= Whigpistle Cave System =

Cave system in the United States

The Whigpistle Cave System is a large cave near Mammoth Cave, in the U.S. state of Kentucky. The system, composed of the interconnected Whigpistle, Martin Ridge, and Jackpot Caves, has been mapped to over 71 km, and is currently the United States' twelfth-longest cave.
==Discovery==

The original entrance to the system, Whigpistle Cave, was discovered by Rick Schwartz in 1976. Mapping was initiated by the National Park Service under the supervision of park hydrologist Jim Quinlan in an effort to better understand the hydrology of Mammoth Cave's watershed.

==Significance==

Surveyed so far to over 71 km, the Whigpistle Cave System is ranked as third-longest in Kentucky, twelfth-longest in the United States, and 47th-longest in the world. The cave also contains what is likely the largest cave chamber in Kentucky, the Big Womb. The Big Womb measures 240 m long, 40 m wide, and 13 m high. The cave possesses an intimate hydrologic connection with nearby Mammoth Cave. Groundwater dye tracing has shown that water flowing from Mammoth Cave's Hawkins River emerges downstream at a river within Martin Ridge Cave.

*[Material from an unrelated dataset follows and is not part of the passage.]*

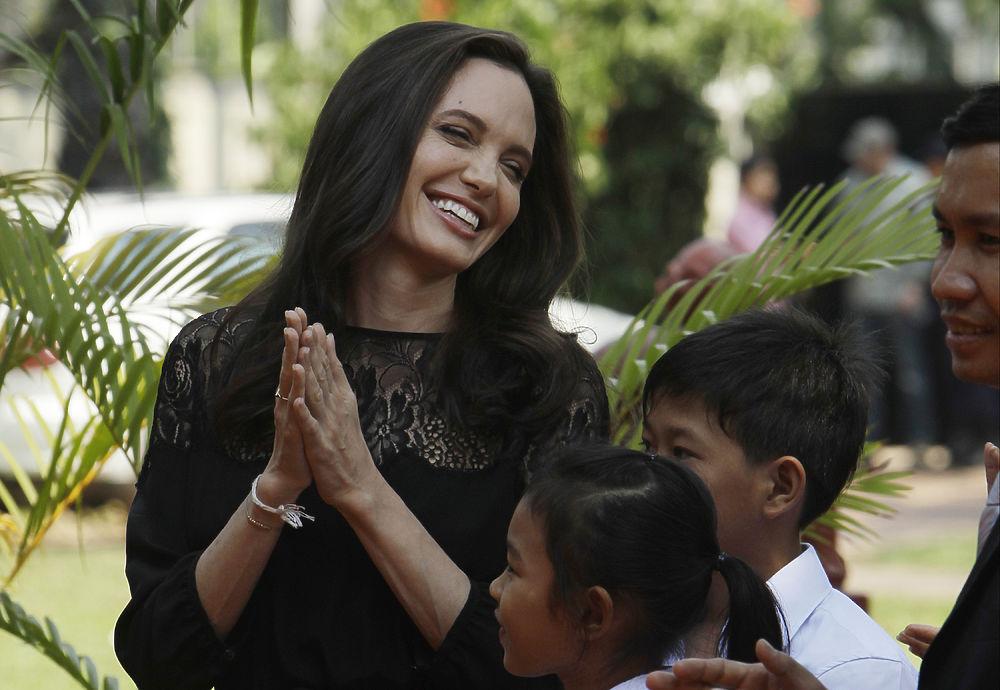 Анджелина Джоли, похоже, пережила развод с красавчиком Брэдом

The unexplored section between Mammoth Cave and the Whigpistle Cave System may be underwater and could require cave diving to determine whether a traversable physical connection is possible.

==Connections==

In 1994, explorers from the James Cave Project discovered Jackpot Cave to the east of the Whigpistle entrance. Their efforts mapped over 3 mi of new cave.

In 1996, Western Kentucky University graduate students Alan Glennon and Jon Jasper discovered a new entrance and 8 mi of cave passage. Their exploration revealed connections to Jackpot in June 1996 and Whigpistle in August 1996.

==Current exploration==

Efforts continue to explore and map the cave. The Whigpistle Cave System is separated from Mammoth Cave by a deep valley, though a human connection may be possible at the caves' lowest elevation passageways. Currently, at least a one-kilometer (3,300-foot) gap exists between the two caves' closest known reaches.